The President of Harvard University is the chief administrator of the university and the ex officio chairman of the Harvard Corporation. Each is appointed by and is responsible to the other members of that body, who delegate to him or her the day-to-day running of the university.
Harvard is a famously decentralized university, noted for the "every tub on its own bottom" independence of its various constituent faculties. They set their own academic standards and manage their own budgets. The president, however, plays an important part in university-wide planning and strategy. Each names a faculty's dean (and, since the foundation of the office in 1994, the university's provost), and grants tenure to recommended professors; however, he or she is expected to make such decisions after extensive consultation with faculty members.

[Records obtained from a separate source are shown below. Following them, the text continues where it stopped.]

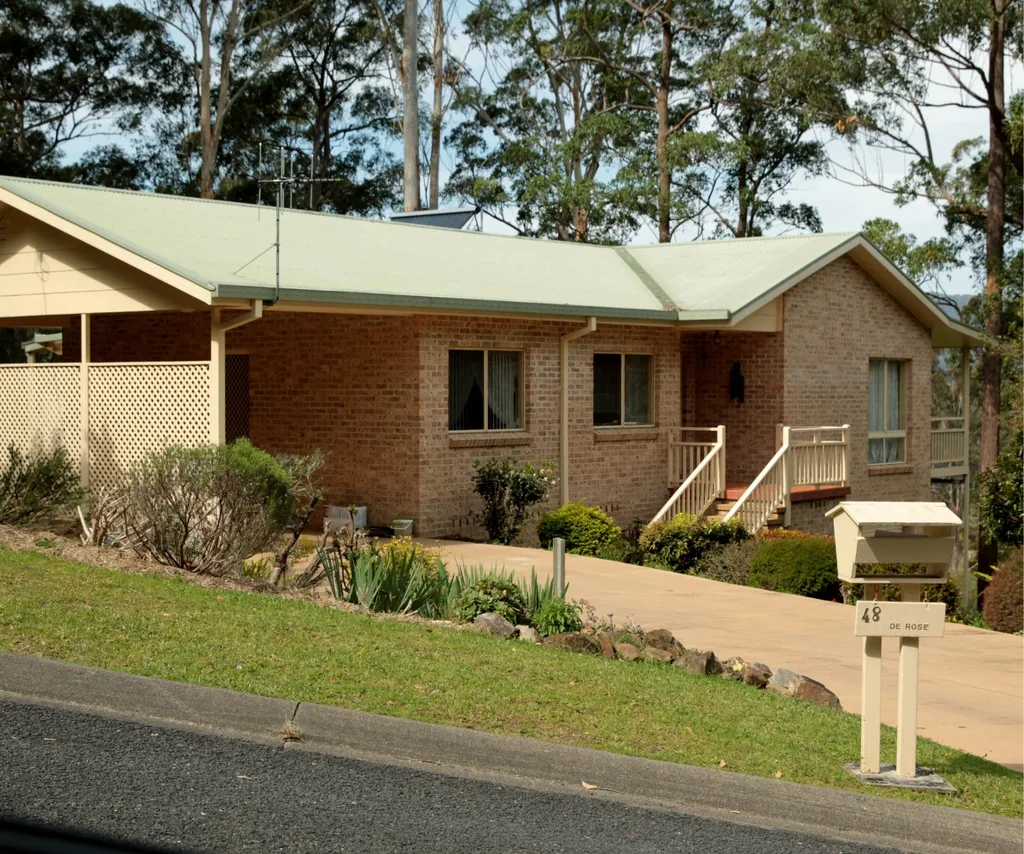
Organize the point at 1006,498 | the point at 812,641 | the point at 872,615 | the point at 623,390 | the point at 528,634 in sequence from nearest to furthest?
the point at 872,615 < the point at 528,634 < the point at 812,641 < the point at 623,390 < the point at 1006,498

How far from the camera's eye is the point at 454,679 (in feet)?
26.1

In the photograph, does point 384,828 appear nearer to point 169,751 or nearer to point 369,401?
point 169,751

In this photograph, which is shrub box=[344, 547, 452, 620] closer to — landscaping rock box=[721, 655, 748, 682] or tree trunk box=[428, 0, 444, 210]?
landscaping rock box=[721, 655, 748, 682]

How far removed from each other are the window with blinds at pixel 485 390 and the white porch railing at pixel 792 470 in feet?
11.6

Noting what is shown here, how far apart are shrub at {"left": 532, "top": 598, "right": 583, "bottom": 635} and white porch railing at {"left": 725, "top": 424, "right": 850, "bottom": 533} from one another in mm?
9100

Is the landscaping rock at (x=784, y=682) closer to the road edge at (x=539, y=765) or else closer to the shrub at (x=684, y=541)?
the road edge at (x=539, y=765)

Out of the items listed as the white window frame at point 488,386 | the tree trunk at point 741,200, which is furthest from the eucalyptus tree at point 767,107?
the white window frame at point 488,386

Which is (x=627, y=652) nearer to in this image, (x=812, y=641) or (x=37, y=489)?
(x=812, y=641)

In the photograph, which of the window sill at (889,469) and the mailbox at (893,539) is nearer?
the mailbox at (893,539)

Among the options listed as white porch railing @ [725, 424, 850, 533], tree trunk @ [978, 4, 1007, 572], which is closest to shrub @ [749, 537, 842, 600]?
white porch railing @ [725, 424, 850, 533]

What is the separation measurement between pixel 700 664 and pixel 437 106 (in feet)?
112

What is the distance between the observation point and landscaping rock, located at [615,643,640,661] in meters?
9.64

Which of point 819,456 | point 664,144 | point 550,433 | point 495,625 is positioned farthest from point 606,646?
point 664,144

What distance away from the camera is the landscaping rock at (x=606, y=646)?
31.7ft
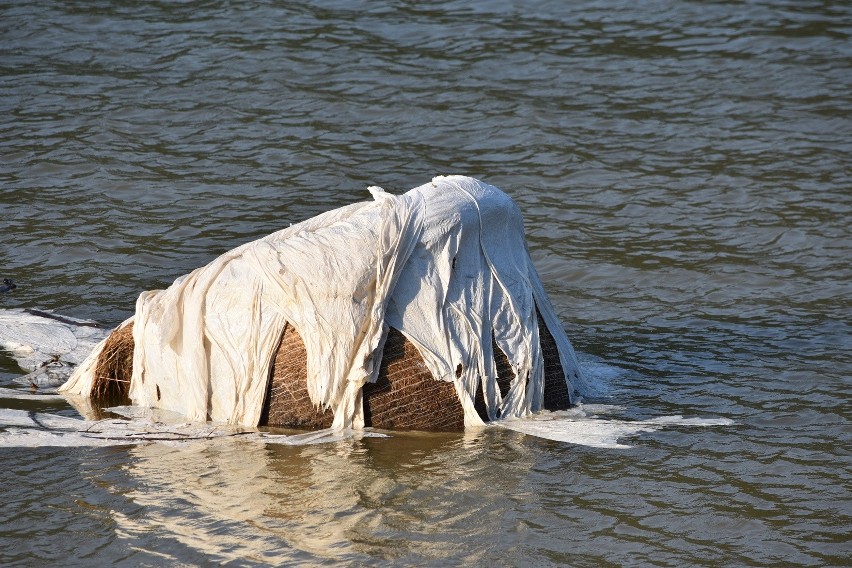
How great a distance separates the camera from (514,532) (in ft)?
16.9

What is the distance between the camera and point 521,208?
10320mm

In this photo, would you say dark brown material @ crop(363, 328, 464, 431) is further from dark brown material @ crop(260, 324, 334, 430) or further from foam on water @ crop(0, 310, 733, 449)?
dark brown material @ crop(260, 324, 334, 430)

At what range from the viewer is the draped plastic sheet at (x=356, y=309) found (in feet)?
19.6

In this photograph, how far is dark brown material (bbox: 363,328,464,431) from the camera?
6.05 meters

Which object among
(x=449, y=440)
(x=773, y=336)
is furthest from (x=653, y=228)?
(x=449, y=440)

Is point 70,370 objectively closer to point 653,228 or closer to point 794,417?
point 794,417

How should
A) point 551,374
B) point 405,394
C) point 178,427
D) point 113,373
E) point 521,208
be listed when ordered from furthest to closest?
point 521,208 < point 113,373 < point 551,374 < point 178,427 < point 405,394

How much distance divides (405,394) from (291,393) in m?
0.60

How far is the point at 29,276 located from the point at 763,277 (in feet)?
18.4

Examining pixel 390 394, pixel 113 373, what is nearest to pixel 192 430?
pixel 113 373

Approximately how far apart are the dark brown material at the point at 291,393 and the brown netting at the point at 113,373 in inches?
39.3

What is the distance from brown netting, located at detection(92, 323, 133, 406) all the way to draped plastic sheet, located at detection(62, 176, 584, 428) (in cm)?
30

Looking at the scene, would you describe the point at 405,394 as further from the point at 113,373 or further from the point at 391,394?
the point at 113,373

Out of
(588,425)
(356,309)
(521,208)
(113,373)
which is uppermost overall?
(356,309)
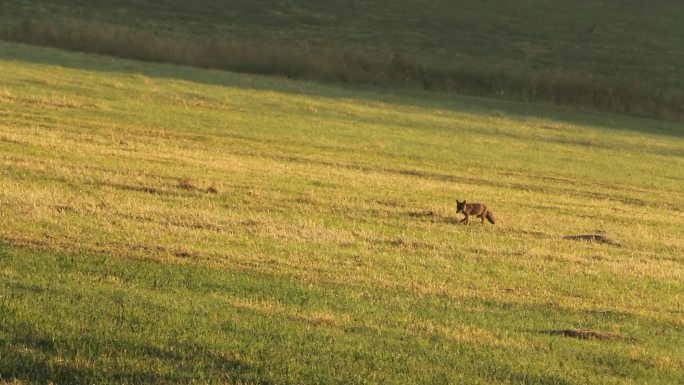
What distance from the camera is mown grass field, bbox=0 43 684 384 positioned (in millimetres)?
9375

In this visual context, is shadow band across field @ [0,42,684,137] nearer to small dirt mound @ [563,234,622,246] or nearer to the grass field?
the grass field

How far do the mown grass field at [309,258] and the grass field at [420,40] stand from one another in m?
17.4

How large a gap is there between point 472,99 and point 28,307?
131ft

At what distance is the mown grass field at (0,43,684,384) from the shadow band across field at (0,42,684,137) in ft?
32.1

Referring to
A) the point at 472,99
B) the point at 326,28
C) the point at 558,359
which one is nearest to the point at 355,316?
the point at 558,359

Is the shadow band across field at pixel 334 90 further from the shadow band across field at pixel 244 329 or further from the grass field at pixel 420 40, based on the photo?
the shadow band across field at pixel 244 329

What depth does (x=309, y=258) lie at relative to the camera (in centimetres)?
1395

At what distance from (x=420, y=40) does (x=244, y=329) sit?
53.5 meters

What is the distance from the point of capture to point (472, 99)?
48.7m

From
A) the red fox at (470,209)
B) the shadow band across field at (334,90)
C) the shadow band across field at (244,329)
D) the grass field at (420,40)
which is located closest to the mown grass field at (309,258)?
the shadow band across field at (244,329)

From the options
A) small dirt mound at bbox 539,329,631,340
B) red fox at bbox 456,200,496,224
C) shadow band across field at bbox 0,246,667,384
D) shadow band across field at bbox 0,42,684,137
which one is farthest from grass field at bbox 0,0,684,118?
small dirt mound at bbox 539,329,631,340

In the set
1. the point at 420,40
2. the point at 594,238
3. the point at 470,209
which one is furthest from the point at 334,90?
the point at 594,238

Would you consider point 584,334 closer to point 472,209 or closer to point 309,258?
point 309,258

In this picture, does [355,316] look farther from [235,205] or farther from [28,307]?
[235,205]
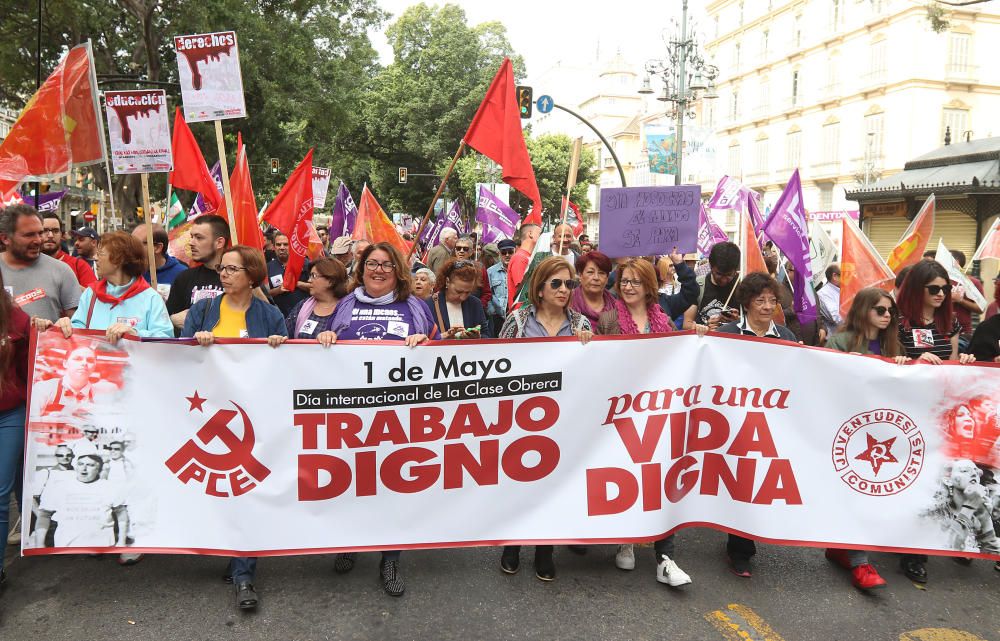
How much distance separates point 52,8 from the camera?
1670 cm

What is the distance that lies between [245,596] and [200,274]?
7.94ft

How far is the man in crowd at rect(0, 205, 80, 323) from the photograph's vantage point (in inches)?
176

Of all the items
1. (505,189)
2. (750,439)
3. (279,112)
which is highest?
(279,112)

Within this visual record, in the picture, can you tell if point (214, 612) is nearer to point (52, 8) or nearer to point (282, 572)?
point (282, 572)

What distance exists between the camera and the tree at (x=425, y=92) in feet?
141

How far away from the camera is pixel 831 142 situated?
46.4 m

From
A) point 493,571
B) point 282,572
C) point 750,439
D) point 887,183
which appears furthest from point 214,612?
point 887,183

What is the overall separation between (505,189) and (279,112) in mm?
6769

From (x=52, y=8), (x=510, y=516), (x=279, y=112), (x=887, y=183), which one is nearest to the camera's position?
(x=510, y=516)

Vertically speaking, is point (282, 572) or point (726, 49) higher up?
point (726, 49)

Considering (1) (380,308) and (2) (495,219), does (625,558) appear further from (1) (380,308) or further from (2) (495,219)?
(2) (495,219)

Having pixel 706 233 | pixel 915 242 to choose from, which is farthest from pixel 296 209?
pixel 706 233

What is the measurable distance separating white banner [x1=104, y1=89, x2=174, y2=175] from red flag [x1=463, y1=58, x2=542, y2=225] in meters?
2.36

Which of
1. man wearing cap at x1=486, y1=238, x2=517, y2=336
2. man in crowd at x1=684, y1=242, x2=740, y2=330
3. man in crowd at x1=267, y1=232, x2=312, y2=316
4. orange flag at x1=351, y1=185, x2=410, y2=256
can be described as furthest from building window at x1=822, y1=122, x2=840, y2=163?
man in crowd at x1=684, y1=242, x2=740, y2=330
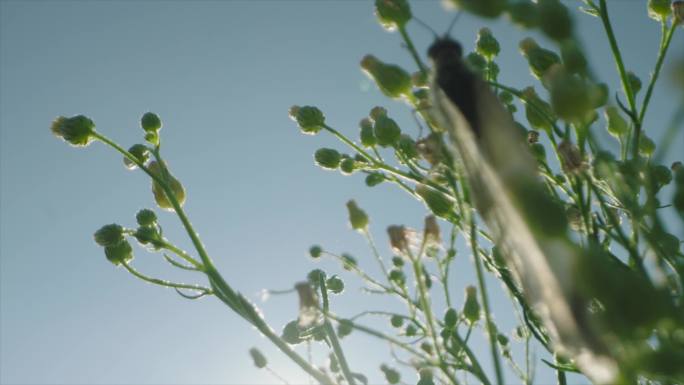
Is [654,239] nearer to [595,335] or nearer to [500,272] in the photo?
[595,335]

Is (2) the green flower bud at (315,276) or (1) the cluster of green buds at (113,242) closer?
(1) the cluster of green buds at (113,242)

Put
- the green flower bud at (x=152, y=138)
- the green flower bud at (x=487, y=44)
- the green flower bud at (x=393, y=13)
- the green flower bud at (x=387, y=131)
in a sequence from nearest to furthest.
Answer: the green flower bud at (x=393, y=13) → the green flower bud at (x=387, y=131) → the green flower bud at (x=487, y=44) → the green flower bud at (x=152, y=138)

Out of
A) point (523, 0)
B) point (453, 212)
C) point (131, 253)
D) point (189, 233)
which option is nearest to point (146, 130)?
point (131, 253)

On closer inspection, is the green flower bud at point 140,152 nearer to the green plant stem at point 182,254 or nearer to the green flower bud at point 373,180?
the green plant stem at point 182,254

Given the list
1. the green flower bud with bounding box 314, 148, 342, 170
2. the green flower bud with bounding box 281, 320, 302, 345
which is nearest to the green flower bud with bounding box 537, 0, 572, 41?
the green flower bud with bounding box 314, 148, 342, 170

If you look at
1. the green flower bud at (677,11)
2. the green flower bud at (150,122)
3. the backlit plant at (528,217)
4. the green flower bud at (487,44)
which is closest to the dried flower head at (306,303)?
the backlit plant at (528,217)
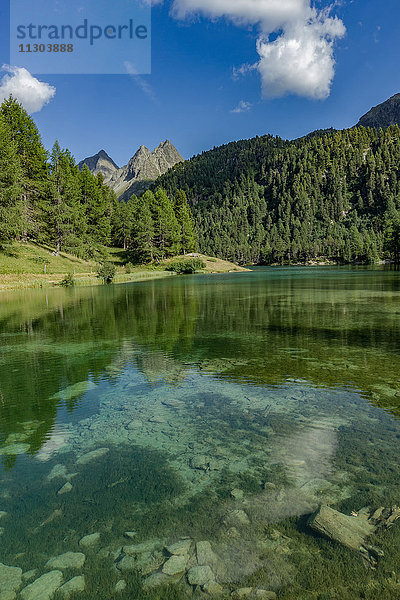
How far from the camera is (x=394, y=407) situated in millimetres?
8672

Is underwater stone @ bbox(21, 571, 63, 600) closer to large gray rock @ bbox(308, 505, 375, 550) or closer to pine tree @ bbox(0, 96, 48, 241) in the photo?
large gray rock @ bbox(308, 505, 375, 550)

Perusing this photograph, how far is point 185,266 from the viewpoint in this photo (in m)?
95.7

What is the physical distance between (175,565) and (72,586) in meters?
1.25

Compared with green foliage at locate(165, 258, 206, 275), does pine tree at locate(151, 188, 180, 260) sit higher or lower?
higher

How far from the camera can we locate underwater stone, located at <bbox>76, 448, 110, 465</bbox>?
22.3ft

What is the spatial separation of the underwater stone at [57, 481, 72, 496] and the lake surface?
0.08ft

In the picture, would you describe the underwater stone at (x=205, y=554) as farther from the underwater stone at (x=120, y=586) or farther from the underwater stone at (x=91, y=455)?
the underwater stone at (x=91, y=455)

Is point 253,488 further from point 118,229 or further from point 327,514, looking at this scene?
point 118,229

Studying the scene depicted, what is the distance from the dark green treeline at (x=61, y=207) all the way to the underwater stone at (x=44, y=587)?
176 feet

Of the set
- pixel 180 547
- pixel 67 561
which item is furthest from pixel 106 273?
pixel 180 547

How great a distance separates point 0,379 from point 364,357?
44.7ft

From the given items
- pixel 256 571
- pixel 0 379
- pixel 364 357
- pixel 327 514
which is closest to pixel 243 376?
pixel 364 357

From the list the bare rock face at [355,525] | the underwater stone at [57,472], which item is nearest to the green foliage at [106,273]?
the underwater stone at [57,472]

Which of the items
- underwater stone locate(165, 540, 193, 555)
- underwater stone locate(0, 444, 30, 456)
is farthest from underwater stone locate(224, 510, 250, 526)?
underwater stone locate(0, 444, 30, 456)
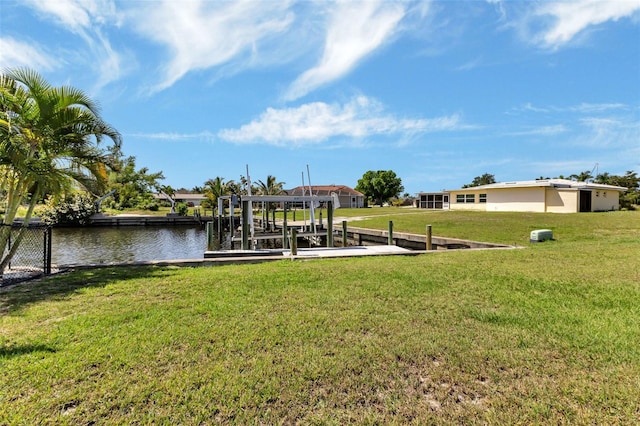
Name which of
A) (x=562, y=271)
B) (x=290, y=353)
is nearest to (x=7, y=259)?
(x=290, y=353)

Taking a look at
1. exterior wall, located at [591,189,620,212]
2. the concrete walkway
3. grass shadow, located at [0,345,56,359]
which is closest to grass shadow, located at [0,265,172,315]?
grass shadow, located at [0,345,56,359]

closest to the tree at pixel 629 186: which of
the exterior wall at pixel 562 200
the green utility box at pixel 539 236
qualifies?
the exterior wall at pixel 562 200

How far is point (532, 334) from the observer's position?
139 inches

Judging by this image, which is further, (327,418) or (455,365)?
(455,365)

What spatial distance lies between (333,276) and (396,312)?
7.23 feet

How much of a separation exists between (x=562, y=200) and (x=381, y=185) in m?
36.6

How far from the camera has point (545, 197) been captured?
27.3m

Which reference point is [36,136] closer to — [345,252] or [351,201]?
[345,252]

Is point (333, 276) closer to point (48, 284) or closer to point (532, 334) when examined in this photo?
point (532, 334)

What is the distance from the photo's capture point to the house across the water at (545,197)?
2619 centimetres

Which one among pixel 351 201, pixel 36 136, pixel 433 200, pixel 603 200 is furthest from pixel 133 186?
pixel 603 200

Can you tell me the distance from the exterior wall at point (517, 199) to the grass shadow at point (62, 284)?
29488 mm

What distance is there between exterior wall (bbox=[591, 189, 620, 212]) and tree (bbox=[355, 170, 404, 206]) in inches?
1365

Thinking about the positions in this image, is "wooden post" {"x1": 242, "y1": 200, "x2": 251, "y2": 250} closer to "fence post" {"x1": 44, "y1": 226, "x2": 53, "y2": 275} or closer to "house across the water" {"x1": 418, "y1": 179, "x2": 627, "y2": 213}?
"fence post" {"x1": 44, "y1": 226, "x2": 53, "y2": 275}
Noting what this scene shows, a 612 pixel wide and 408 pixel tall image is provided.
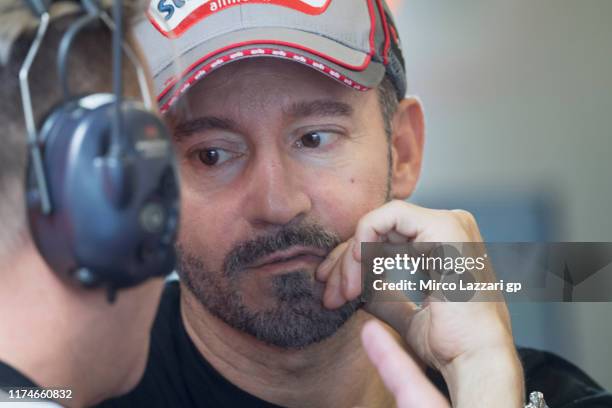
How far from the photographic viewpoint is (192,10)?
1.15 m

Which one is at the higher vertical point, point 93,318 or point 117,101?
point 117,101

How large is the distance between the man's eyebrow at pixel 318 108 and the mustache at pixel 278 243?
0.16 metres

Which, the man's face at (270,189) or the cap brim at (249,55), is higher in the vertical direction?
the cap brim at (249,55)

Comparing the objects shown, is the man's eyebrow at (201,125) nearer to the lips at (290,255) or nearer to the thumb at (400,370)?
the lips at (290,255)

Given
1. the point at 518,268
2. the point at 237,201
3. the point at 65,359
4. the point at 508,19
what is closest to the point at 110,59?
the point at 65,359

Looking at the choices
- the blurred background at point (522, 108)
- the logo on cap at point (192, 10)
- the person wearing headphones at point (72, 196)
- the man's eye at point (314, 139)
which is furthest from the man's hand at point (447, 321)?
the blurred background at point (522, 108)

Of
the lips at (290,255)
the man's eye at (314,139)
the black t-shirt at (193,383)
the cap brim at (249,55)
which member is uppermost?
the cap brim at (249,55)

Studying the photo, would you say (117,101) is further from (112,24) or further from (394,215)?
(394,215)

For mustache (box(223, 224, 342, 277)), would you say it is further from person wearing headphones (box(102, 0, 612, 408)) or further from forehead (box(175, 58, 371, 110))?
forehead (box(175, 58, 371, 110))

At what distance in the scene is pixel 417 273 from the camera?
1137 mm

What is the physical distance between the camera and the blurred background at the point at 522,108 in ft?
8.95

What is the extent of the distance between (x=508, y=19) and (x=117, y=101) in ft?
7.77

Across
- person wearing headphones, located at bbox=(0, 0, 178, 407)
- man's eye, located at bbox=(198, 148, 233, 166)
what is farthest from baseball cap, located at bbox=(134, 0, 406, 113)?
person wearing headphones, located at bbox=(0, 0, 178, 407)

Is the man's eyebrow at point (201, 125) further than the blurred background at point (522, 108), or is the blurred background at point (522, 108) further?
the blurred background at point (522, 108)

Harvard presidents have traditionally influenced educational practices nationwide. Charles W. Eliot, for example, originated America's familiar system of a smorgasbord of elective courses available to each student;James B. Conant worked to introduce standardized testing; Derek Bok and Neil L. Rudenstine argued for the continued importance of diversity in higher education.
Recently, however, the job has become increasingly administrative, especially as fund-raising campaigns have taken on central importance in large institutions such as Harvard. Some have criticized this trend to the extent it has prevented the president from focusing on substantive issues in higher education.
Each president is a qualified academic professor in some department of the university and teaches courses on occasion.
Harvard's current president is Drew Gilpin Faust, formerly the dean of Harvard's Radcliffe Institute for Advanced Study. In June 2017 Faust announced that she will step down in 2018.